She broke off, panic and anger struggling within her. “You didn't. You couldn't be that stupid. That greedy. Oh, Jesus, tell me you don't have dope on that boat.”

Even as she said the words, even as Rap opened his mouth to protest his innocence, she knew the truth. Of course he had dope on the boat. He was ferrying people who were fleeing the drug wars of South America; what better currency for them to pay their passage with than white powder?

“Fucking shit!” She wheeled around in frustration. “This is supposed to be a rescue mission, you asshole. We're taking these people to Canada because their lives are in danger. And you're using the trip to make a buck. I can't believe—” Words failed her; she regarded her former husband with a loathing she did nothing to conceal.

A sinewy hand reached up and grabbed her T-shirt, pulling it into a hard knot. The other fist rested lightly against her damp cheek. Rap's gray eyes were granite chips and he spaced his words with a deliberate slow contempt she'd heard before.

“What the
fuck
do you think I am, babe? The fuckin' Red Cross? You think I take this boat out, risk going to jail, just to help suffering humanity? You and Father Jerry wouldn't have an underground railroad without me.”

His hot breath licked her face; she glared into his eyes, praying the deep fear in her stomach didn't show on her face. She went rigid, just listened, let him blow it off. Like always.

“So don't ask stupid questions about what's on the boat, and we won't have any trouble. Okay?”

“Okay,” she whispered. Then gathered courage and said, “Get the boat out of here before the cops come. I don't want to get busted on your drug rap.”

The siren had stopped now, but that was no guarantee of safety. Cops could be on their way along the dune road even as they spoke. Rap let her go, let the T-shirt knot go limp, and sauntered toward the
Layla
.

As she watched her former lover, former husband, the father of her son amble, then trot toward his beloved boat, Dana knew that as long as white powder made its way north, Rap would make money from it. And as long as she was part of the sanctuary movement, needing Rap and his boat to ferry refugees to safe Canadian water, she would live in dread of the day he was caught and his boat thoroughly searched.

For today, she could live with it. But she swore to herself that next time she would take the hull apart with her bare hands before she loaded the refugees on board.

The siren zeroed in on them, homing like a missile seeking its target. Jan speeded up at first, then slowed as she bowed to the inevitable. Next to her, Miguel turned eyes huge with fright on her.
“Qué pasa?”

Jan shook her head. What was happening? The worst, probably.

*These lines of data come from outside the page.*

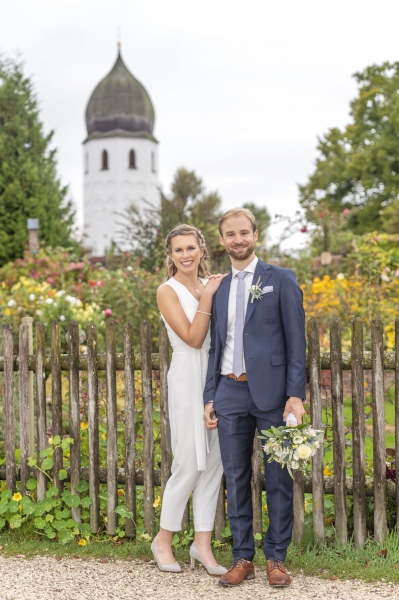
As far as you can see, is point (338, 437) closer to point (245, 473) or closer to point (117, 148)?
point (245, 473)

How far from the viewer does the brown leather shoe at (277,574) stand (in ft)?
12.4

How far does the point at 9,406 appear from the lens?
483cm

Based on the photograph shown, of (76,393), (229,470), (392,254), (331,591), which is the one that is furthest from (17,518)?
(392,254)

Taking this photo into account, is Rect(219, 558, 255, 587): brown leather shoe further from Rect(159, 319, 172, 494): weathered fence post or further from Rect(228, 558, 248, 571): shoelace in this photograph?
Rect(159, 319, 172, 494): weathered fence post

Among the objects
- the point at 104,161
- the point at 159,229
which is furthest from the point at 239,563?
the point at 104,161

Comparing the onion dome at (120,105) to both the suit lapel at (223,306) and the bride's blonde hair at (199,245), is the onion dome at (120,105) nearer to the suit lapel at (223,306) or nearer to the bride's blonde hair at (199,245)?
the bride's blonde hair at (199,245)

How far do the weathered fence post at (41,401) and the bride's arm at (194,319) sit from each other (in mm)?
1062

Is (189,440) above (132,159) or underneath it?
underneath

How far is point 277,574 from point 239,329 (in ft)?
4.08

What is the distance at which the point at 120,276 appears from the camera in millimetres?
11922

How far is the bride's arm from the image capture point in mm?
3988

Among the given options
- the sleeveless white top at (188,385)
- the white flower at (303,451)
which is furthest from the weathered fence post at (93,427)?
the white flower at (303,451)

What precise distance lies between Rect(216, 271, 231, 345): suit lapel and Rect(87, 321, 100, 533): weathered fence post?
981mm

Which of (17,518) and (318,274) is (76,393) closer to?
(17,518)
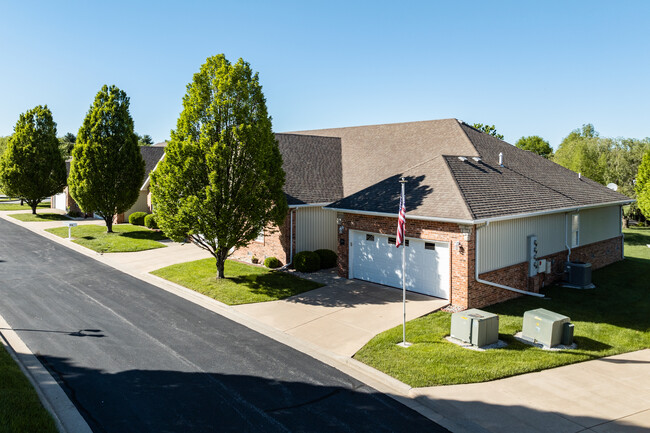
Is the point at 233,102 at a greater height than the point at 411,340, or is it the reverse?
the point at 233,102

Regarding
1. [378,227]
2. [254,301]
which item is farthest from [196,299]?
[378,227]

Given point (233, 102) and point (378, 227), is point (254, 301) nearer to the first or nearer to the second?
point (378, 227)

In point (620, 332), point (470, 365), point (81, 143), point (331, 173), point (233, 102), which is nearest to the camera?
point (470, 365)

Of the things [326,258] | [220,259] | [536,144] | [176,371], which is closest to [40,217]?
[220,259]

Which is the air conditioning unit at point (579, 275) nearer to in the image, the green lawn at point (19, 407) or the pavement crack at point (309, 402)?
the pavement crack at point (309, 402)

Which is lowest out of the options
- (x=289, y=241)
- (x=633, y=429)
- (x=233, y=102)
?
(x=633, y=429)

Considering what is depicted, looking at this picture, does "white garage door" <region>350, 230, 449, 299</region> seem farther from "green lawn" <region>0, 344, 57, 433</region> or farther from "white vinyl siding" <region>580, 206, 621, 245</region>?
"green lawn" <region>0, 344, 57, 433</region>
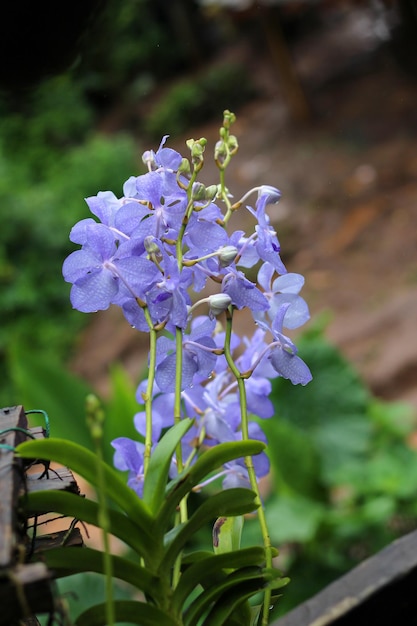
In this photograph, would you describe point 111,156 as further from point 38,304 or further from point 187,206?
point 187,206

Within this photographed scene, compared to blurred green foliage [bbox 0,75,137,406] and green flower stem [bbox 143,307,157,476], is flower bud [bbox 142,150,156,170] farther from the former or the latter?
blurred green foliage [bbox 0,75,137,406]

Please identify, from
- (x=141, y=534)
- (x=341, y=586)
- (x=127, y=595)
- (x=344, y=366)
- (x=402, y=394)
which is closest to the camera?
(x=141, y=534)

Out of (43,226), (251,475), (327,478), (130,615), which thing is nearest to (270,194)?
(251,475)

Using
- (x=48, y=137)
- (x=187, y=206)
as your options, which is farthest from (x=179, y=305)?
(x=48, y=137)

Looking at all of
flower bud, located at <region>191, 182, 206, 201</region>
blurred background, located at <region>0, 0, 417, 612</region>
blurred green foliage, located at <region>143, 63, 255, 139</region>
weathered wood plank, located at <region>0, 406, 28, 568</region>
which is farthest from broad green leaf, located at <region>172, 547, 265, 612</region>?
blurred green foliage, located at <region>143, 63, 255, 139</region>

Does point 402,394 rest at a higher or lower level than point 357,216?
lower

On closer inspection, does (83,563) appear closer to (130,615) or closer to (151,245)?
(130,615)
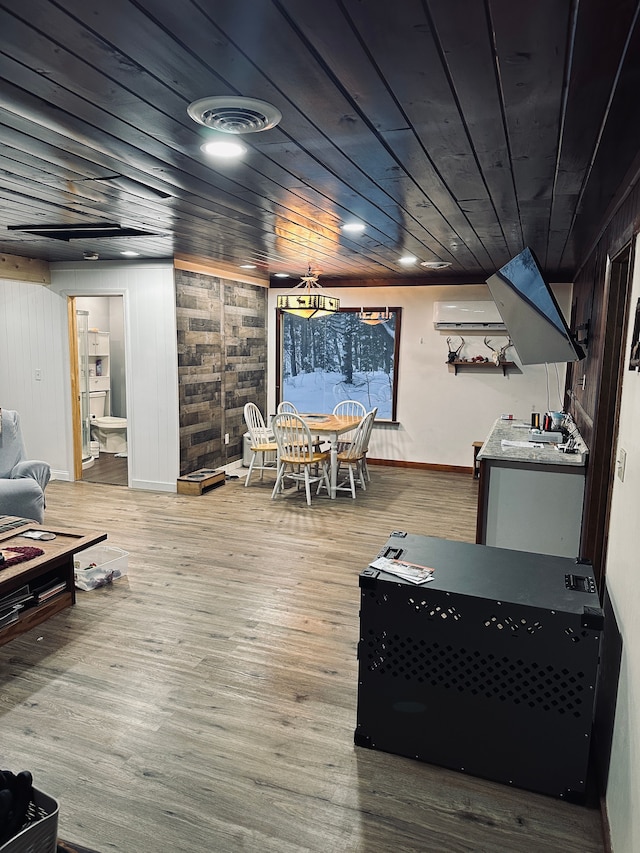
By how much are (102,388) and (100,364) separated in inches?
12.9

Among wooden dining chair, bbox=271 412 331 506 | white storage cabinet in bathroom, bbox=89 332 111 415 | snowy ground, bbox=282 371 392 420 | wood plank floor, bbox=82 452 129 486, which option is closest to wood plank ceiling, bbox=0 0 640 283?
wooden dining chair, bbox=271 412 331 506

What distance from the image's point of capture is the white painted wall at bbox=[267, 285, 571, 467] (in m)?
7.16

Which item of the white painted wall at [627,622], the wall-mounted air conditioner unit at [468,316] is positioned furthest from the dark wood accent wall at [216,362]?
the white painted wall at [627,622]

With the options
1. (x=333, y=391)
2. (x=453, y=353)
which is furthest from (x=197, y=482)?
(x=453, y=353)

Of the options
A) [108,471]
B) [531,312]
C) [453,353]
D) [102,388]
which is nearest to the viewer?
[531,312]

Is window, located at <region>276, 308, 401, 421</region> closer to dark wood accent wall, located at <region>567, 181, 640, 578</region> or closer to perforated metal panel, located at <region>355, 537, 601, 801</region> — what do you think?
dark wood accent wall, located at <region>567, 181, 640, 578</region>

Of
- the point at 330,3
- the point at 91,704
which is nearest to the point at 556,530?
the point at 91,704

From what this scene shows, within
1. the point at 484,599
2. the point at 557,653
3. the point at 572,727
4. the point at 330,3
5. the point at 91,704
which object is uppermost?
the point at 330,3

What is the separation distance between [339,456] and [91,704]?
157 inches

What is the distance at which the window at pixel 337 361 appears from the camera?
768 cm

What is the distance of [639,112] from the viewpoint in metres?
1.87

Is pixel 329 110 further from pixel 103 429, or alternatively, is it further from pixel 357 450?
pixel 103 429

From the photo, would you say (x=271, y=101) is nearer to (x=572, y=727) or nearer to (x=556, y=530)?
(x=572, y=727)

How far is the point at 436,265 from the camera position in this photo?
19.4ft
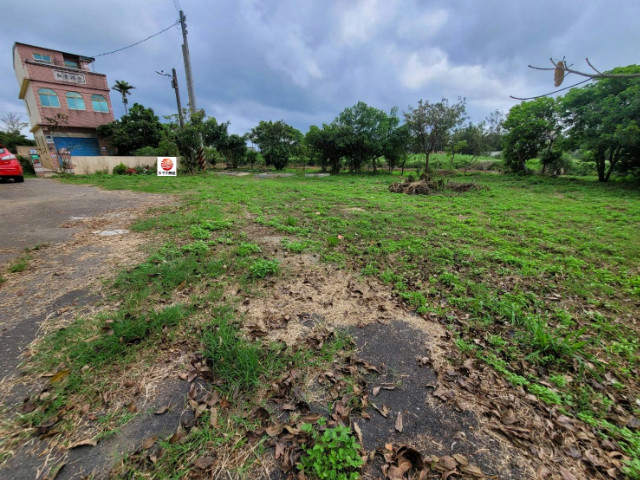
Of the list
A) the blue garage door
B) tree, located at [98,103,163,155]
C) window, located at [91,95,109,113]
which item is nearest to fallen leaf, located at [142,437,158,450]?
tree, located at [98,103,163,155]

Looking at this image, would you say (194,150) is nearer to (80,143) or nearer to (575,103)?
(80,143)

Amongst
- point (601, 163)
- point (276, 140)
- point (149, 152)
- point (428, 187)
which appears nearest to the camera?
point (428, 187)

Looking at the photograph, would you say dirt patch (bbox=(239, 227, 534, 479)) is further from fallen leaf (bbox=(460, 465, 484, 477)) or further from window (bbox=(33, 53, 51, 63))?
window (bbox=(33, 53, 51, 63))

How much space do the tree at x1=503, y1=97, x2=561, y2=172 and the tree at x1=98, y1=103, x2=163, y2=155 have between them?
2606 cm

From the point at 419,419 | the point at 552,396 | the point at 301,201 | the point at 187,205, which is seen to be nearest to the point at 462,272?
the point at 552,396

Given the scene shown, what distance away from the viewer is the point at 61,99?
19609 millimetres

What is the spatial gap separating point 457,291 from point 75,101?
29.5 metres

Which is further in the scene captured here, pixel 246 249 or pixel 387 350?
pixel 246 249

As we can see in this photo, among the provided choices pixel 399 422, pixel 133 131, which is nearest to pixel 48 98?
pixel 133 131

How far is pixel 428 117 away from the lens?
17.0 metres

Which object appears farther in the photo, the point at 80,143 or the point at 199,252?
the point at 80,143

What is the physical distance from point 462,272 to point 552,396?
1816 mm

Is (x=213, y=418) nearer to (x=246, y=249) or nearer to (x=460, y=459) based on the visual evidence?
(x=460, y=459)

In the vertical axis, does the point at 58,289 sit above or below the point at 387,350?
above
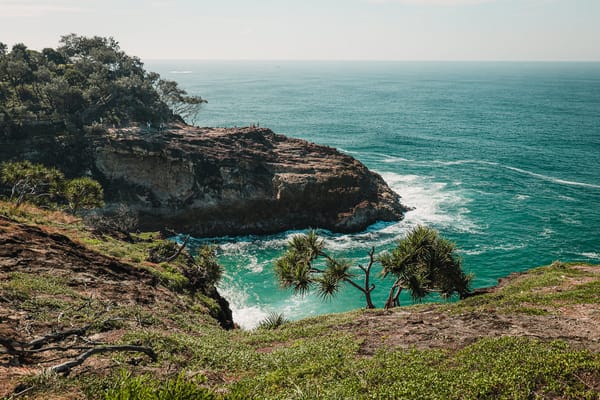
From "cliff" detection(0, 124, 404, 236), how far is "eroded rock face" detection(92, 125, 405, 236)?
0.15 metres

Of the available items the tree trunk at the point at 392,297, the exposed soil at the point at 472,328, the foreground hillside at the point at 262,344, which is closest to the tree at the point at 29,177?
the foreground hillside at the point at 262,344

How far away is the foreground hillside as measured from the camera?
402 inches

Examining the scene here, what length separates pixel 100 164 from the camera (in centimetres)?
5759

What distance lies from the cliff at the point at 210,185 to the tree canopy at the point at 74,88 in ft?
18.9

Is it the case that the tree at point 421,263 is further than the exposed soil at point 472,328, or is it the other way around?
the tree at point 421,263

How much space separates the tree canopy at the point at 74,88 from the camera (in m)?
59.0

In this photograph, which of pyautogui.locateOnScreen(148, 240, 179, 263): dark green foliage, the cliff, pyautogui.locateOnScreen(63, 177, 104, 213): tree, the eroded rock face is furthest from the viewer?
the eroded rock face

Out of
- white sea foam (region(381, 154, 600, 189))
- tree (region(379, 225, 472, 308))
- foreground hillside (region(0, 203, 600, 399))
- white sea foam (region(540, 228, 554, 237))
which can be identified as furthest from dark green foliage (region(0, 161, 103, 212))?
white sea foam (region(381, 154, 600, 189))

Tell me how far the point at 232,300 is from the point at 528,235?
42591 mm

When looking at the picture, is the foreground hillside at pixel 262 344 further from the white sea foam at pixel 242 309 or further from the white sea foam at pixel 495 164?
the white sea foam at pixel 495 164

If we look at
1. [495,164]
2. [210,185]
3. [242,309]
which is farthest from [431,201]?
[242,309]

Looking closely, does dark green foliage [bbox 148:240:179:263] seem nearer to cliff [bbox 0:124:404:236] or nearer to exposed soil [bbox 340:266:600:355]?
exposed soil [bbox 340:266:600:355]

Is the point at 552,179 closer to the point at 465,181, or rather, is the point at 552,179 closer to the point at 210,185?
the point at 465,181

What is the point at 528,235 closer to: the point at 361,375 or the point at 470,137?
the point at 361,375
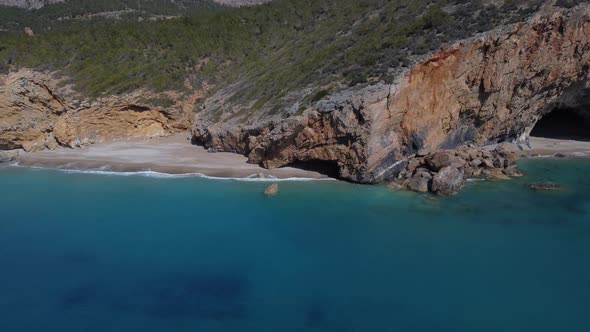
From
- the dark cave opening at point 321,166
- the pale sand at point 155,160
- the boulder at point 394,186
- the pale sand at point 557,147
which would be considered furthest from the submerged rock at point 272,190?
the pale sand at point 557,147

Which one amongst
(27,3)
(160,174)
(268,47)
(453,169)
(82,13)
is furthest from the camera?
(27,3)

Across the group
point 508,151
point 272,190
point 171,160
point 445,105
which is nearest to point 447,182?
point 445,105

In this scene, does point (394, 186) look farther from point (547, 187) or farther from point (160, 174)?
point (160, 174)

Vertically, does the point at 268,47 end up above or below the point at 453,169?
above

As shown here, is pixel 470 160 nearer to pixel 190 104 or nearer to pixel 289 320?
pixel 289 320

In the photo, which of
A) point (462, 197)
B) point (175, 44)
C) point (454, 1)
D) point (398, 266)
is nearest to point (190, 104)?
point (175, 44)

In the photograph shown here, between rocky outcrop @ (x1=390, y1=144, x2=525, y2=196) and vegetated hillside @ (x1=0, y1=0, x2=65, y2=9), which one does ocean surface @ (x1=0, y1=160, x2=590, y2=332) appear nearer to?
rocky outcrop @ (x1=390, y1=144, x2=525, y2=196)

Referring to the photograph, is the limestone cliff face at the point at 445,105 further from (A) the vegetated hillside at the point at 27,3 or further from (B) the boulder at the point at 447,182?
(A) the vegetated hillside at the point at 27,3

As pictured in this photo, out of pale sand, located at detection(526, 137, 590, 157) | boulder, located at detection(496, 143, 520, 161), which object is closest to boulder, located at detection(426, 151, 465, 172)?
boulder, located at detection(496, 143, 520, 161)
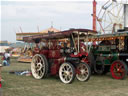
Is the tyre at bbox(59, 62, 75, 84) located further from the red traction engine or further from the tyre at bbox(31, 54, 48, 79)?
the tyre at bbox(31, 54, 48, 79)

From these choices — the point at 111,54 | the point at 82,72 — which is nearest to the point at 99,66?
the point at 111,54

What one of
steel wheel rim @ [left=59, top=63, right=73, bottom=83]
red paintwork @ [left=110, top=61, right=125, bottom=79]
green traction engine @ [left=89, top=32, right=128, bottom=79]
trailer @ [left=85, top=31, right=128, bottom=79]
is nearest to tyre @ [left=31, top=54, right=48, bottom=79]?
steel wheel rim @ [left=59, top=63, right=73, bottom=83]

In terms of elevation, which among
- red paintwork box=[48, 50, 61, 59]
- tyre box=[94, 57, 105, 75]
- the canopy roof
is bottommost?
tyre box=[94, 57, 105, 75]

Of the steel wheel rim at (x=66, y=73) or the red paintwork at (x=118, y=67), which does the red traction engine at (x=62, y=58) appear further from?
the red paintwork at (x=118, y=67)

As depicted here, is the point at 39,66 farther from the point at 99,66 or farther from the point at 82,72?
the point at 99,66

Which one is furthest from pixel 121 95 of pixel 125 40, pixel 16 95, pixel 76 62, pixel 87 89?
pixel 125 40

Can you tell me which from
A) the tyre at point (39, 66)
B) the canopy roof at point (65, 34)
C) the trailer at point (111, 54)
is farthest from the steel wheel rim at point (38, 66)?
the trailer at point (111, 54)

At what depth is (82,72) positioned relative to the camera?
718 cm

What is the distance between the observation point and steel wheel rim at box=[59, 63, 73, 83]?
21.4ft

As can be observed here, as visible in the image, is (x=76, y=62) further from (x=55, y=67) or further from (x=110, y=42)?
(x=110, y=42)

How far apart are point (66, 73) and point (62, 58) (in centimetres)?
69

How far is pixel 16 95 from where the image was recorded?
481cm

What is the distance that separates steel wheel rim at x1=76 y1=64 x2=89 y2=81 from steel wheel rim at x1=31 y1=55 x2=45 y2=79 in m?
1.39

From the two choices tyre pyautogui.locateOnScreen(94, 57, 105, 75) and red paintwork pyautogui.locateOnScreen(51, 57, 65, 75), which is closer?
red paintwork pyautogui.locateOnScreen(51, 57, 65, 75)
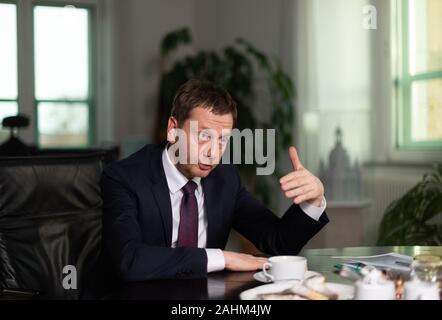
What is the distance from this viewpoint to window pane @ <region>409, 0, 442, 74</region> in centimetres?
342

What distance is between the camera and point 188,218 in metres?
1.63

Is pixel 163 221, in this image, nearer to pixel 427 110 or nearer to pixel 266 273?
pixel 266 273

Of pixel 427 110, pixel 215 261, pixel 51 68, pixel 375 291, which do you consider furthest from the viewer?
pixel 51 68

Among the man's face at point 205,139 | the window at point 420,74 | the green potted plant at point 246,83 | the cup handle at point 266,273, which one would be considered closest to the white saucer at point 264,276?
the cup handle at point 266,273

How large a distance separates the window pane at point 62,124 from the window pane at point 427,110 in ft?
11.3

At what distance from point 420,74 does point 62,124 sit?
142 inches

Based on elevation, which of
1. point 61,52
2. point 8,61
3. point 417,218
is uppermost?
point 61,52

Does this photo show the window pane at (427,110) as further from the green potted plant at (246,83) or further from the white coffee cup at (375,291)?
the white coffee cup at (375,291)

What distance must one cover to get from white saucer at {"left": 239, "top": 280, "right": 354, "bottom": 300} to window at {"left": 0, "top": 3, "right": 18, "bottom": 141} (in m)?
4.89

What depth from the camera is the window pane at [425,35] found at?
3424 millimetres

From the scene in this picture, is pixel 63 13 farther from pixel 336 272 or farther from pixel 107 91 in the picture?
pixel 336 272

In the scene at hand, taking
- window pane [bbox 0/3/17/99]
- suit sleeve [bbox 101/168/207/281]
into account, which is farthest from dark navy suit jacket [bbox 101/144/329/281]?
window pane [bbox 0/3/17/99]

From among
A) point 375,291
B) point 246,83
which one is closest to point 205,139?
point 375,291

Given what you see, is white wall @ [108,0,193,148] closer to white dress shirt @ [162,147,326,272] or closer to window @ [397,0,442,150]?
window @ [397,0,442,150]
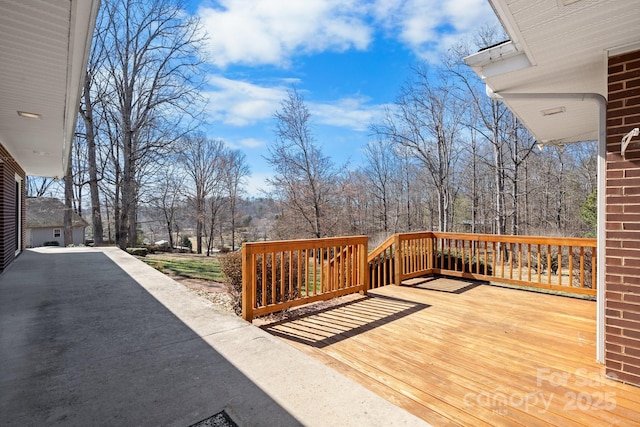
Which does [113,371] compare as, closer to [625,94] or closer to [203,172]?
[625,94]

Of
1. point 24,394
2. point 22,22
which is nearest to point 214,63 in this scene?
point 22,22

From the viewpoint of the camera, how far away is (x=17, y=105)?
416 cm

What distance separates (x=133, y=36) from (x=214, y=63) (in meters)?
3.67

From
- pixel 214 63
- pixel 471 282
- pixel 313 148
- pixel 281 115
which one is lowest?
pixel 471 282

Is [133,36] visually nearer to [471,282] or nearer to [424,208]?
[471,282]

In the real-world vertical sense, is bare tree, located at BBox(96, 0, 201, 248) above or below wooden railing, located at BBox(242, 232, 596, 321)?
above

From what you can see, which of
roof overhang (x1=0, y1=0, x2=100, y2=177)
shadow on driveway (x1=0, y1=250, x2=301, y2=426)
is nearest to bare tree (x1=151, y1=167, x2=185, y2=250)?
roof overhang (x1=0, y1=0, x2=100, y2=177)

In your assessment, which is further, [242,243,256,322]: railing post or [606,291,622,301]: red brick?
[242,243,256,322]: railing post

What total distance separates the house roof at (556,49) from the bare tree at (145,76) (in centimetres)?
1469

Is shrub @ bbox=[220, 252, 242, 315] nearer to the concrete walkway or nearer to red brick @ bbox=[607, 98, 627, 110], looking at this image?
the concrete walkway

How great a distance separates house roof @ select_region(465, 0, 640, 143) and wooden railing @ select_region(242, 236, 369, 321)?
8.72ft

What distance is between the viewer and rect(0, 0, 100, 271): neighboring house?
225 cm

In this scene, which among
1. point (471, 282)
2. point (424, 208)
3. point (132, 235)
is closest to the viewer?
point (471, 282)

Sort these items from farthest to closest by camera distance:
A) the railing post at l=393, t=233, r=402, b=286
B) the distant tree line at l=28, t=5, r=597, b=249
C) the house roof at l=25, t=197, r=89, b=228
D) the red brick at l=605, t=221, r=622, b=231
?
1. the house roof at l=25, t=197, r=89, b=228
2. the distant tree line at l=28, t=5, r=597, b=249
3. the railing post at l=393, t=233, r=402, b=286
4. the red brick at l=605, t=221, r=622, b=231
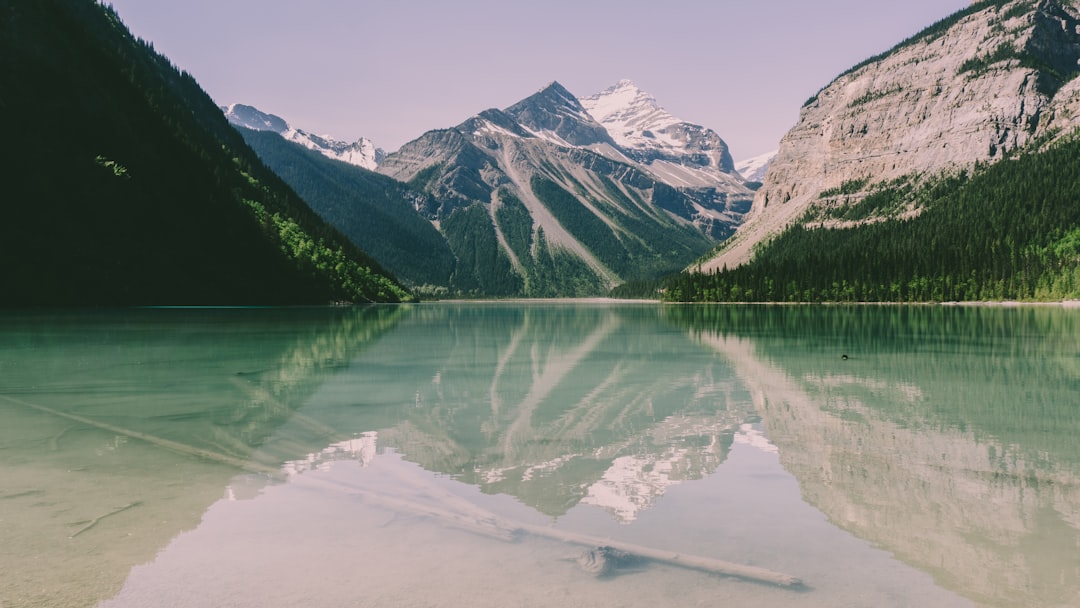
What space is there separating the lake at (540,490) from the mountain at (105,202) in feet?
284

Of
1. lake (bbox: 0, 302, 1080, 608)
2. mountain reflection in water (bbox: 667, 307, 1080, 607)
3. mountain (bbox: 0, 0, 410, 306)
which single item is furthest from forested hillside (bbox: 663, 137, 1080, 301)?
lake (bbox: 0, 302, 1080, 608)

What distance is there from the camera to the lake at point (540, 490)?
31.0ft

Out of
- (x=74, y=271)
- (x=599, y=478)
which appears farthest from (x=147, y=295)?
(x=599, y=478)

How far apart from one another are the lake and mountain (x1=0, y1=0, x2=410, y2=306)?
3412 inches

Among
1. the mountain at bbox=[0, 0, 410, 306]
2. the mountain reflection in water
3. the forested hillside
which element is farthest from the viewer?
the forested hillside

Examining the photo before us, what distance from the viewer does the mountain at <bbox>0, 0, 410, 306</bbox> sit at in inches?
4045

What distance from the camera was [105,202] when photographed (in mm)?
111438

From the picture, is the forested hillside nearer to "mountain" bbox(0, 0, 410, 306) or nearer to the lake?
"mountain" bbox(0, 0, 410, 306)

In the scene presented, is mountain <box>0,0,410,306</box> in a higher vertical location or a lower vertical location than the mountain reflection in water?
higher

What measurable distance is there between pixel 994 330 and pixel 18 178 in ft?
413

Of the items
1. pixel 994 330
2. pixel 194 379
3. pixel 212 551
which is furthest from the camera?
pixel 994 330

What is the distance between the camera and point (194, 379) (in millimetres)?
30766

In the back seat, Pilar began to moan.
“La Migra,”
she repeated, over and over, her voice a lament.
“La Migra
will find us.
Madre de Dios.”
She rocked back and forth, keening like an Irish widow. Panic turned Pilar from self-assured professor's wife to peasant. She had never played her role better.

Manuelito whimpered. Jan's high dissolved in a cold-sweat bath. The danger rush had congealed into the certainty that this trip wasn't going to end well, that capture was at hand. She had a sudden, sharp memory of wheeling Manuelito in a shopping cart while they bought him clothes for the journey. He'd pointed and giggled and kicked his little feet into her stomach.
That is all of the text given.